To help riders make time gains in those all-important transitions, the TR9 features a hook-and-loop Velcro Quick Strap, extra-wide collar, and off-set Quick Loop on the heel, all of which simplify foot entry and quicken the rider’s transition onto and off the bike.
The TR9 retails for $199, which is a bit lower than some of the other top-end footwear available on the market. Also available is a women’s specific version in White.
If you had caught our updates on the TR9 in our WiR, you will have noticed that there was a consistent trend in our comments about the TR9 – these are easily the most comfortable triathlon shoes that we have worn to date. The inner is clearly made for sockless riding. Perforations along the entire outside of the shoe, along with ventilation located at your toes, help to keep your feet cool when mother nature turns up the heat.
And when things get wet – and in this sport, that’s just about every ride – the TR9 has a smart trick up its sleeve. The insole is perforated under the toes and arch, allowing for water to more easily get to the vent located under your toes.
The heel loop is another smart piece of work. Up top is plenty big enough for you to reach down and pull your shoe on as you pedal out of T1. Underneath the main loop is a smaller loop for you to rubber band your shoe to your bike.
The main strap has the fairly standard notch to keep it open as it waits for you in transition. But what is really cool is a small piece of Velcro on the strap (and a matching piece of Velcro on the top of the shoe) that helps hold the shoe open wider when the strap is in the open position. This makes getting your foot into the shoe during a flying mount even simpler.
Our only real gripe with the shoe is that the strap closes to the inside, which we have found leads to the strap sometimes brushing against the crank (and yes, we know some of you will tell us that is exactly how a strap is supposed to go—call it a personal preference thing). Shimano has considered this, and intentionally made the end of the strap trim-able to both keep it from rubbing while making it lighter and even a little bit more aero.
Speaking of aero, the golf ball dimpling around the shoes is meant to provide you that extra bit of aero advantage. However, we would like to see some specific data to back that up.

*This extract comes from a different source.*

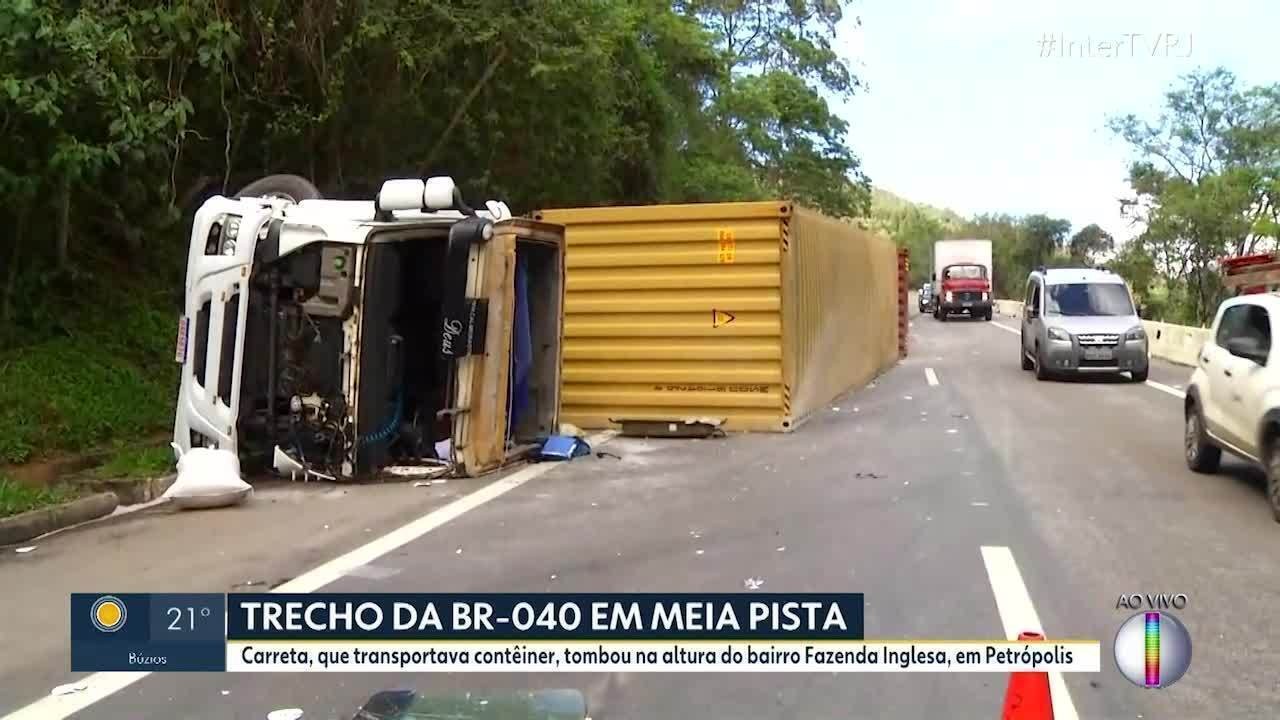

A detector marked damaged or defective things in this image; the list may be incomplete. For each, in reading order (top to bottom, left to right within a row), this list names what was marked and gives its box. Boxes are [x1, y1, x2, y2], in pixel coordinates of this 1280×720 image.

Our only other thought is that while Shimano ranks this a 10 of 12 stiffness rating, we did find these had a touch of give to them. Nothing most will notice, but when worn back-to-back with some of its (albeit more expensive) competitors, we did notice it.
We are fans of the TR9. It’s a lot of good ideas in an extremely comfortable shoe for a very reasonable price. We would say these are a good option for both those looking for an upgrade as well as those looking to make a smart investment in their first tri-specific shoe. As long as you like the color blue, that is.